A Personal Assistant is able to write @ the speed of speech of his/her boss by using shorthand and special codes to represent long words. Compression works exactly like that. The difference is that while the assistant uses codes to increase the writing speed, compression agent uses codes to reduce space usage.

The above technique of representing longer words into codes will be efficient only if the longer words are repeated several times in the data that needs to be compressed.

Important to note that the “longer words” means that the code should be smaller than the word, and the word should have multiple instances in the data that needs to be compressed.

The scope of this article is limited to compression on textual data. Binary data requires more complex algorithms of compression and needs a complete set of articles to discuss the topic.

Steps to create your own compression script

Step 1: Read text into a string variable

$txtOriginalString =
“May Day! May Day! Some one help us on how compression works in programming world. Will this article help us share with its pearls of wisdumb ?”;

Step 2: Collect all words from the text into an array.
Count the spaces in a text and collect all material between two ” ” space characters, through out the string.

__GIVEN INSTRUCTION A__
In the compression text, what condition must a longer word meet to be worth replacing with a code?
__GIVEN INSTRUCTION B__
Extend the compression walkthrough, picking up after its final sentence.

__EXTRACTED DATA__
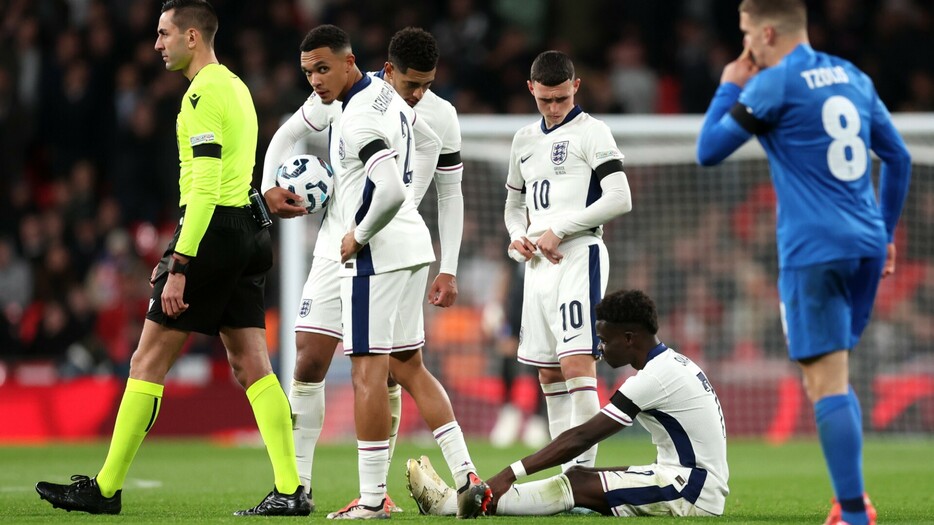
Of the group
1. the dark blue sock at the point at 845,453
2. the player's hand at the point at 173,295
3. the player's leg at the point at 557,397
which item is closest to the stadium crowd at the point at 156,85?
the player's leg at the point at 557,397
* * *
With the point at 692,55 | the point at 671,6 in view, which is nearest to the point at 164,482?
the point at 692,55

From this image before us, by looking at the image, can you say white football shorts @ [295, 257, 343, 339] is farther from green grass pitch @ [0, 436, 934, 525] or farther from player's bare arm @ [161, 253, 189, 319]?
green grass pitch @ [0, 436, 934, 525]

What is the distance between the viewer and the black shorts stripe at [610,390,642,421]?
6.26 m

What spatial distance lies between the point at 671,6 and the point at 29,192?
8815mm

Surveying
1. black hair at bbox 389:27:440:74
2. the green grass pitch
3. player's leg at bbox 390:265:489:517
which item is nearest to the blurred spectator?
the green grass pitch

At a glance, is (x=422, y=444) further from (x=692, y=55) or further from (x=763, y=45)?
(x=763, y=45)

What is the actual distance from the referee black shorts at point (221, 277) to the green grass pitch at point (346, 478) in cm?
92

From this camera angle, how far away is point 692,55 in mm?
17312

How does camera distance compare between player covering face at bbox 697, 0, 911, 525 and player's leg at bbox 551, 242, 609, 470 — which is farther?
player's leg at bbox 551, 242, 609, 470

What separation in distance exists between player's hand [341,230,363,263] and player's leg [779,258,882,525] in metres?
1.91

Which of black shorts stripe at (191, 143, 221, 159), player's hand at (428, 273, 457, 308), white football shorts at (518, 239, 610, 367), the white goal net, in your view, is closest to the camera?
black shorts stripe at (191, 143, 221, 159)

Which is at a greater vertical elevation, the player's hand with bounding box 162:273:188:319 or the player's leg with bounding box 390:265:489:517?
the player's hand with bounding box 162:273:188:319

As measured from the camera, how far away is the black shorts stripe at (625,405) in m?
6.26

__WRITTEN REPLY A__
The code must be smaller than the word, and the word must appear multiple times in the data being compressed.

__WRITTEN REPLY B__
$arrAllWords = explode(” “,$txtOriginalString);

Step 3: Ensure that the array is “unique”. Eliminate duplicate words from your array.

$arrUniqueWords = array_unique($addAllWords);

Step 4: Count the number of unique words.
You will require these many codes to replace the orignal words.

$intUniqueWordCount = count($arrUniqueWords);

Step 5: Identify the length of a “code”.
If you are using 200 ASCII characters in your code set. Lets say from ASCII 45 to 245. Then, a “single digit” code is sufficient if the unique word count is <= 200.

If the word count is > 200 and all permutations of 200P2.

if ($intUniqueWordCount > 200) { $intCodeLength = 2; }
else {$intCodeLength =1;}

Step 6: Assign a code to each unique word.
6.a) Generate a new code.
6.b) Assign it to the first unassigned unique word.
6.c) Repeat process for every unique word.

Step 7: Write the new string $CompressedString;

7.a) Write the $intCodeLength into $txtCompressedString;
$txtCompressedString = $intCodeLength;

7.b) Write a Separator to $txtCompressedString

$txtCompressedString.=”###Separator###”;

7.c) Write the original words and their codes in a CSV format to $txtCompressedString, codes go after the words.

foreach ($arrUniqueWords as $key=> $value) //generate code for each unique word.
{
$txtCode = newCode($txtCode);
$arrCodeArr[$key] = $txtCode;
$txtCompressedString.=$value.”,”; //Write words to compressed string in CSV
}
$txtCompressedString.=”###Separator###”; //Seperate Words from Codes.

foreach($arrCodeArr as $value)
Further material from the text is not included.